I wrote the software in Java, not just because it's my current primary language, but also because I wasn't sure what OS the fileserver would run and Java makes it easy to use any. I used the Sigar API for gathering the system information, and there is very handily a Java library for the FTDI chip.

I haven't bothered to put the source code for the software on my site, but if anyone really wants it I'll send it to you.

Complete System:

The whole system works perfectly. I made three modules for it, but I will make more eventually. Anything could be attached to the system as long as it obeys the protocol, not just LED bar graphs. Developing for USB turned out to be extraordinarily easy thanks to the FTDI chip with its ready-made drivers.

Photo of the blinkenlights installed in the fileserver
The blinkenlights in action

The bit of wire on the left in the above photo I put in temporarily to bridge power from the USB side to the side that should be powered from the Molex connector, since I didn't have such a connector handy outside a PC case.

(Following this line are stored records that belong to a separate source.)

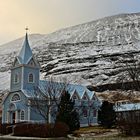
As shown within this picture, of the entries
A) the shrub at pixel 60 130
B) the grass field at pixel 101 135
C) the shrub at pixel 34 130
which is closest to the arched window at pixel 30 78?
the shrub at pixel 34 130

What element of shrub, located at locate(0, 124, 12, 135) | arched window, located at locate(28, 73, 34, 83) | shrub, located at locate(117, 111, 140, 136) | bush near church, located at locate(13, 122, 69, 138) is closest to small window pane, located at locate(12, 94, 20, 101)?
arched window, located at locate(28, 73, 34, 83)

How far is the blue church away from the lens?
56.5 m

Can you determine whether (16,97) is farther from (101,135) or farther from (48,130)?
(101,135)

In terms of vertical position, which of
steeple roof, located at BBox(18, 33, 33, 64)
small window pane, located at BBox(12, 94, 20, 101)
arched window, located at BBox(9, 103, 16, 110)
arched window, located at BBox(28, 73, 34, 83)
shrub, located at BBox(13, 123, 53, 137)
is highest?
steeple roof, located at BBox(18, 33, 33, 64)

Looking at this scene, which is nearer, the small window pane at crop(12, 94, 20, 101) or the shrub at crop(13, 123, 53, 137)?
the shrub at crop(13, 123, 53, 137)

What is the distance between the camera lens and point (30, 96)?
57219mm

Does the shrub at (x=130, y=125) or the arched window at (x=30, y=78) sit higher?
the arched window at (x=30, y=78)

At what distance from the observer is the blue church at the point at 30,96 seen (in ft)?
185

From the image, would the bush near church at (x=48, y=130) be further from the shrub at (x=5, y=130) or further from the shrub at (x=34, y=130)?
the shrub at (x=5, y=130)

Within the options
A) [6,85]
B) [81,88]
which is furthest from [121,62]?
[81,88]

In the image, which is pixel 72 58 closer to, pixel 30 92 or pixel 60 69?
pixel 60 69

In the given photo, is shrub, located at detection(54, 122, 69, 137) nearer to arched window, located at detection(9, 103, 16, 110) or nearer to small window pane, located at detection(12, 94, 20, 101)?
small window pane, located at detection(12, 94, 20, 101)

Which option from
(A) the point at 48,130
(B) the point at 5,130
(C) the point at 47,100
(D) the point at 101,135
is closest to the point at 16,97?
(C) the point at 47,100

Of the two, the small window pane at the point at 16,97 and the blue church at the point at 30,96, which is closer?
the blue church at the point at 30,96
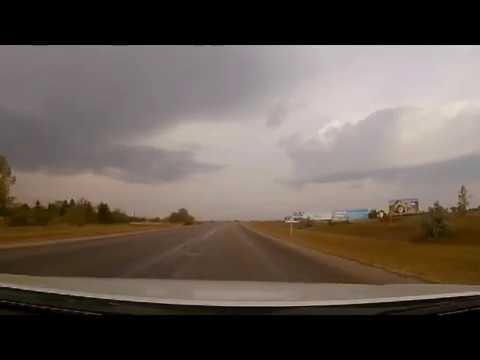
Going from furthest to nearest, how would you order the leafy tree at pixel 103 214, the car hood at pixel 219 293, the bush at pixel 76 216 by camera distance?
the leafy tree at pixel 103 214 < the bush at pixel 76 216 < the car hood at pixel 219 293

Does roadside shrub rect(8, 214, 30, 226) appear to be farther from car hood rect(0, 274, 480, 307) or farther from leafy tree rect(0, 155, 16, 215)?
car hood rect(0, 274, 480, 307)

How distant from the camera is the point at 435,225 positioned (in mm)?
50656

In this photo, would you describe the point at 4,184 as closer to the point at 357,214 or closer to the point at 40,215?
the point at 40,215

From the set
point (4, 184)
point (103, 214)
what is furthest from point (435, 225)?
point (103, 214)

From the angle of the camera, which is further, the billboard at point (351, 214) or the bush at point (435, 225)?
the billboard at point (351, 214)

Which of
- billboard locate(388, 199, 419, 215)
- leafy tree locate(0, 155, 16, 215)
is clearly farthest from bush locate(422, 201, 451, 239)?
leafy tree locate(0, 155, 16, 215)

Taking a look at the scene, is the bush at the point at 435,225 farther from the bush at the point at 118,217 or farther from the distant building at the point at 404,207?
the bush at the point at 118,217

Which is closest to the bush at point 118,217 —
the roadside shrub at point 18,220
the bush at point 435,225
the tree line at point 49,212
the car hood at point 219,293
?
the tree line at point 49,212

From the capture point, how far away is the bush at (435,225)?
50562 millimetres
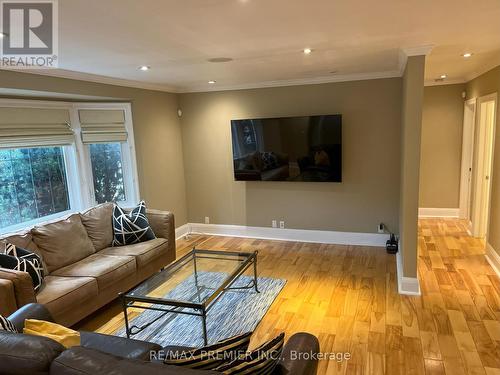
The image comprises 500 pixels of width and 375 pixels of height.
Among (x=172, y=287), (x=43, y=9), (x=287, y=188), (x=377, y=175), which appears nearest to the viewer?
(x=43, y=9)

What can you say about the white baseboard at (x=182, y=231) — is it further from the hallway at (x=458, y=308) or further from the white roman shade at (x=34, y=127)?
the hallway at (x=458, y=308)

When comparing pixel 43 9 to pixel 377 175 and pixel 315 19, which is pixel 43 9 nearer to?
pixel 315 19

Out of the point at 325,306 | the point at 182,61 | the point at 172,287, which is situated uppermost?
the point at 182,61

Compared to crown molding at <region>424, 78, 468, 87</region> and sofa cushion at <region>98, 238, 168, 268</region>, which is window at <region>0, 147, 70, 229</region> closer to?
sofa cushion at <region>98, 238, 168, 268</region>

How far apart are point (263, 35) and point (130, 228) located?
8.62 ft

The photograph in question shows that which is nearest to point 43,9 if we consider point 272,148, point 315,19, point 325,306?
point 315,19

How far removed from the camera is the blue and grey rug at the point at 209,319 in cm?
306

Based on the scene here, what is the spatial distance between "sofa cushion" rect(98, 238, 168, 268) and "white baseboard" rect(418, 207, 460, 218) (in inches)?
186

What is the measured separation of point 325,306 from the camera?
351 cm

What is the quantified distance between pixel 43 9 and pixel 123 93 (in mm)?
2789

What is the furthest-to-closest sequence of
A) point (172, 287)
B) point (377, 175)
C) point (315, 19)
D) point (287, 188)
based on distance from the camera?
point (287, 188)
point (377, 175)
point (172, 287)
point (315, 19)

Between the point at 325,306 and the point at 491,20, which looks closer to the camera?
the point at 491,20

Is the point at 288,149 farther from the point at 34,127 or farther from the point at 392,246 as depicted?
the point at 34,127

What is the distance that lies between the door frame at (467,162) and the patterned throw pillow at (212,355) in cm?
548
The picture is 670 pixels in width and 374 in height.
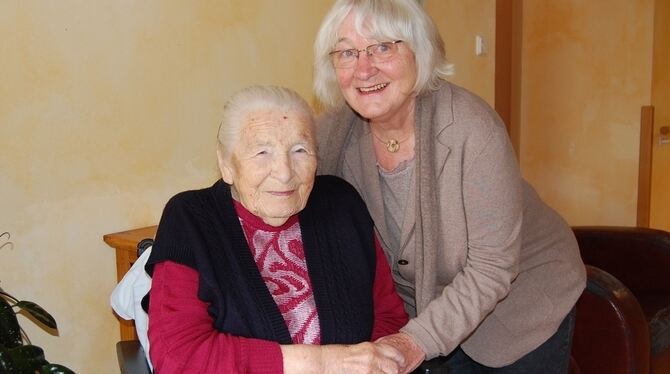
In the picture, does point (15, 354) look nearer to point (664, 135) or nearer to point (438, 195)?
point (438, 195)

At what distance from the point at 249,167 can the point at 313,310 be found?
33 cm

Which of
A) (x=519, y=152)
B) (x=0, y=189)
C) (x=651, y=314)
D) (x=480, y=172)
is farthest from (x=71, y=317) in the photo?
(x=519, y=152)

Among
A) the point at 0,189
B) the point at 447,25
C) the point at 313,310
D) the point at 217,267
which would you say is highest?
the point at 447,25

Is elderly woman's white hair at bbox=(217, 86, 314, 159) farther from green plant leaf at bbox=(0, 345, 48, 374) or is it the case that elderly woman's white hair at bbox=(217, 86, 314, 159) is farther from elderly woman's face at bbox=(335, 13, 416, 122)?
green plant leaf at bbox=(0, 345, 48, 374)

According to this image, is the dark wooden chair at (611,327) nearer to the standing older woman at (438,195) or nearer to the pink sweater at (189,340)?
the standing older woman at (438,195)

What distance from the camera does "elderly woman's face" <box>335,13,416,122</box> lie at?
4.92 ft

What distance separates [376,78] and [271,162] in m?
0.30

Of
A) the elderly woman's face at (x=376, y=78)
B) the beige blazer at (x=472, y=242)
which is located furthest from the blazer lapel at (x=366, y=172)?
the elderly woman's face at (x=376, y=78)

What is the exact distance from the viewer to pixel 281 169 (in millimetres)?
1400

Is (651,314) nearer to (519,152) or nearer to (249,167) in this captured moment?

The camera has done a poor job of accurately capturing the colours, but in real life it's possible to see the two colours of LED superimposed on each other so that both graphs are distinguishable.

Photo of the blinkenlights installed in the fileserver
The blinkenlights installed in the file server

I encased the circuitry in bits from an old CD-ROM drive so that it could be fitted into a drive bay (it takes up two drive bays actually). It's connected to the internal USB connector on the USB PCI card in the server (I knew those internal connectors were good for something!).